Beginning at the origin, Helicase is able to “unzip” / unwind the two strands of DNA, by breaking the hydrogen bonds that attach the nitrogenous bases (adenine, thymine, cytosine, guanine). While this process occurs, single stranded binding proteins (SSB proteins) will bind to the separated DNA strands in order to prevent them from coming back together. During this process, topoisomerase will also control the DNA to prevent it from supercoiling (over winding of the DNA). DNA polymerase is then able to replicate DNA molecules in order to build the new strand of DNA, however it is unable to work without a primer. This primer (made up of RNA) is created by primase, which directs DNA polymerase to the point where it should begin to work on both strands of the DNA.
Why the steps of DNA replication occur differently in leading and lagging strands?
DNA polymerase will build the new strand of DNA in the 5’ to 3’ direction, and as DNA strands are antiparallel (left is 3’ to 5’, and right is 5’ to 3’), DNA polymerase will build the left 3’ to 5’ strand smoothly moving forward, while building on the 5’ to 3’ strand will force it to move from right to left, thus having to jump to the newest un-winded right (5’) section, and causing primers to continually be placed at the newest starting point, in order to continue building the DNA.

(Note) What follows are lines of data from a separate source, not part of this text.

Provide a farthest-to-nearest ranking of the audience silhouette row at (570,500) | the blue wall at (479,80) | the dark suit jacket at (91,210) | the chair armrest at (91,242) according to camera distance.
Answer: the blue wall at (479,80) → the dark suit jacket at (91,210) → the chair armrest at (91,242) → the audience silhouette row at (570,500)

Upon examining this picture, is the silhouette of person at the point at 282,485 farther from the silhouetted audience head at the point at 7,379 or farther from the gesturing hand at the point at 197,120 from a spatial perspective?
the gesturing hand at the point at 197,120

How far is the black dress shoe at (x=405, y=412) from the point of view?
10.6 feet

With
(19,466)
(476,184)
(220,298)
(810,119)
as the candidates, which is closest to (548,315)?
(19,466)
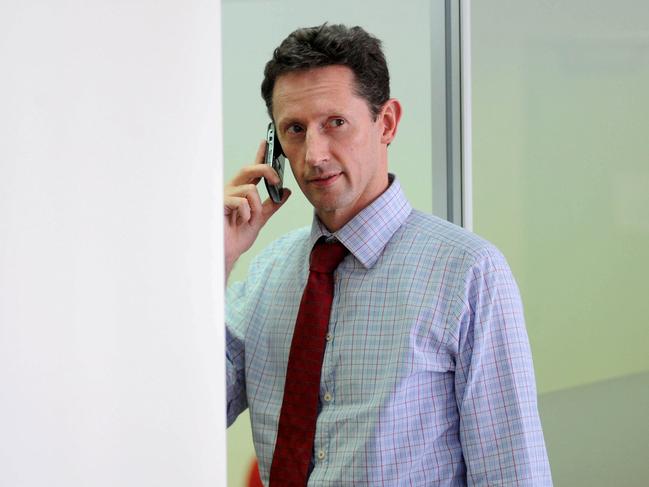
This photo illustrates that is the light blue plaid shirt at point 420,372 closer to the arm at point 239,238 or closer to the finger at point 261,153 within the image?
the arm at point 239,238

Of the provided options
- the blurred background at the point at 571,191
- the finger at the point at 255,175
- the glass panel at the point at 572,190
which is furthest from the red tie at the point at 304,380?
the glass panel at the point at 572,190

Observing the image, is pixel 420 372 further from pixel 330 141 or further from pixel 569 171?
pixel 569 171

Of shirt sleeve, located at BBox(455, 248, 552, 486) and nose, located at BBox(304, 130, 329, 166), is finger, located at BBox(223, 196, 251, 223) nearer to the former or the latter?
nose, located at BBox(304, 130, 329, 166)

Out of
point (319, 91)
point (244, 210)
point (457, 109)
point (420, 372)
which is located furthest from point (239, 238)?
point (457, 109)

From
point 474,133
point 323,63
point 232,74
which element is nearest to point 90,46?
point 323,63

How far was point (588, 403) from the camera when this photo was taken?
7.89 feet

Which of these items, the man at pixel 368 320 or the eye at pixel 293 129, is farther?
the eye at pixel 293 129

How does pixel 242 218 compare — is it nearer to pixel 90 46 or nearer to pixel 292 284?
pixel 292 284

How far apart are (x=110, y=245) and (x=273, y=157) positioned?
1330 mm

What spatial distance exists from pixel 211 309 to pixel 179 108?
0.16 ft

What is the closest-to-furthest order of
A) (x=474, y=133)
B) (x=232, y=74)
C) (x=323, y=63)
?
(x=323, y=63)
(x=232, y=74)
(x=474, y=133)

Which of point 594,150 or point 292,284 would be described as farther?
point 594,150

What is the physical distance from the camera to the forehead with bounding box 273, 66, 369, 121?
1.36m

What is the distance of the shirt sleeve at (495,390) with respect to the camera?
1.13m
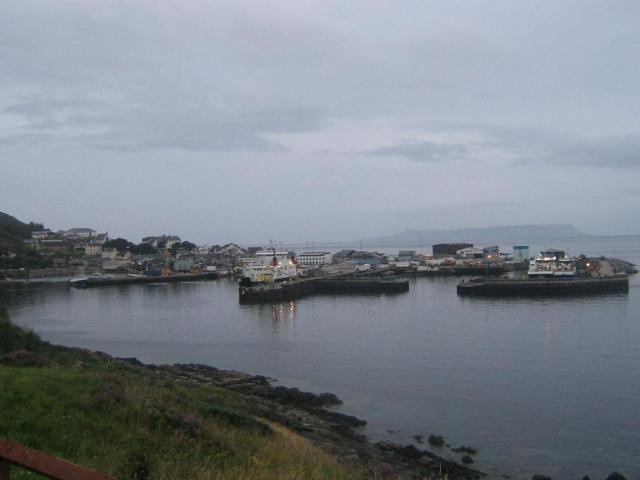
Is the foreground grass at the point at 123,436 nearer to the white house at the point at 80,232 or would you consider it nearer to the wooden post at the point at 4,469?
the wooden post at the point at 4,469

These two strands are categorized as leading (3’ to 5’), and lagging (5’ to 3’). After DNA polymerase has occurred in lagging strands, it will result in fragmentation between each 3’ 5’ section where it had to jump to the newest un-winded point. These are known as Okazaki fragments. As the primase primers are made up of RNA, ligase is then used to “glue” the gaps between Okazaki fragments, using nucleic bases to seal them. This entire process results in two identical DNA molecules, both being composed of old and new synthesized strands, which can be referred to as a semi-conservative process.
How replicating DNA with pipecleaners could be helpful:
With this activity, to represent complimentary base pairing along with the joining of adjacent nucleotides, I used a DNA strand, and un-winded the H-bonds that bonded the nucleic base acids, and demonstrated the both the helicase and DNA polymerase through drawing around the strand of DNA. This process was accurate in the steps that take place throughout the process of DNA replication, however it was not visually demonstrative in the process.
I found it hard to demonstrate the leading and lagging strands being copied (including the fragments that are created throughout this process on the lagging strand, along with demonstrating the primase that will seal them). While I also found it difficult to properly show the helicase breaking the seal, I think that drawing it going through the DNA strand helped to clarify the process further.
Core Competency Reflection:
How had this unit impacted your creative and critical thinking and communication skills?
This past unit has had a constructive impact on both my creative and critical skills in both my thinking and communicating. Throughout the unit, I encountered many obstacles and challenges, and was forced through this to put my critical and creative thinking into action. When confronted by a challenge, I would first begin by breaking down the question that was troubling me, to a simpler form. If that did not work, I would then refer to previously taken notes. However, if neither of these options worked, it was then that I would communicate my confusion to a pier, or teacher. This would usually result in an explanation to my question, although it would sometimes require a deeper exploration into the subject as well as some creativity in solving the problem from both parties. While math itself teaches one the different functions of numbers, and the laws that go with them, it also teaches life skills such as problem-solving, critical thinking, and communication, which was ultimately demonstrated to me throughout the past unit.